** Opening Page text block **

Model

The 4acCPred framework

The 4acCPred framework treats each DNA sequence as a "bag" with multiple subsequences known as "instances". The underlying logic of the multiple instance learning framework used in 4acCPred is that the network should highlight instances in positive data that contain target methylation and capture their sequential patterns. Conversely, for negative data, the model should treat all instances as negative.

The network structure used to extract sequence features consists of one convolutional layer and one bidirectional long short-term memory (LSTM) layer. One of the greatest strengths of CNNs in genomics is that it naturally captures sequence motifs for a given target through its local receptive fields. However, it inevitably overlooks hidden long-term dependencies between sequential patterns, which can be addressed by using LSTMs. Between CNN and LSTM, we add a max-pooling layer to filter weak features and expand the receptive field; and a dropout layer to prevent overfitting in model training. It is worth noting that the network uses shared weights to extract features for each instance.

** Closing Page text block **

--- Exercise set ---
1 > Answer these from the 4acCPred model description:
(a) What does the 4acCPred framework treat each DNA sequence as?
(b) Which two layers make up the network that extracts sequence features?
(c) Which two layers are added between the CNN and the LSTM?
2 > Write the next part of the 4acCPred model description, picking up after its last sentence.

** Opening Dataset block **

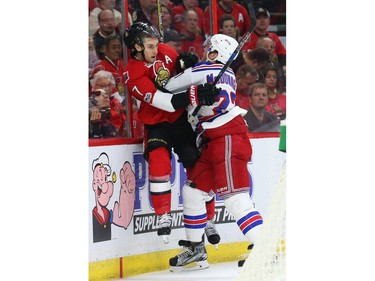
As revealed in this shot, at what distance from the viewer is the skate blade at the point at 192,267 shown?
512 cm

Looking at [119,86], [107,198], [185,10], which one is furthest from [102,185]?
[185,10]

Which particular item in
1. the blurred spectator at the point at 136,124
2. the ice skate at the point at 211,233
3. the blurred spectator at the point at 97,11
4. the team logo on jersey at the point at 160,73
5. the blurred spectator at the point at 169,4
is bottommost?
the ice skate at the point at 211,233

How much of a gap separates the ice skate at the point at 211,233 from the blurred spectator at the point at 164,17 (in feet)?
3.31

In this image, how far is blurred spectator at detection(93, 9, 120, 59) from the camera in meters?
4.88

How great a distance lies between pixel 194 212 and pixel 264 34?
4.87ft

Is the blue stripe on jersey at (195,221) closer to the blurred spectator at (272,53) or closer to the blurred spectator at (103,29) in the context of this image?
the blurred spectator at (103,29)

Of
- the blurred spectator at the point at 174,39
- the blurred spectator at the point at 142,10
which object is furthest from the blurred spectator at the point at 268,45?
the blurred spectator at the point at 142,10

** Closing Dataset block **
** Opening Dataset block **

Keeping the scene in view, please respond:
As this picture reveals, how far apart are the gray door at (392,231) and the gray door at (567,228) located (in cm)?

** Closing Dataset block **

--- Results by task ---
1 >
(a) A "bag" with multiple subsequences known as "instances."
(b) One convolutional layer and one bidirectional long short-term memory (LSTM) layer.
(c) A max-pooling layer and a dropout layer.

2 >
A key step of MIL framework is to merge the instance-level features to obtain the bag-level probability (i.e., the predicted value that a DNA sequence contains at least one 4acC methylation). It firstly lets the network output a score for each instance and then uses functions such as mean, max, and Noisy-and to aggregate the scores into one value for the entire bag. We assign weights to each instance using an attention mechanism and treat the weighted sum of all instance features as the final bag representation. Specifically, we use gated attention, which consists of three fully connected layers.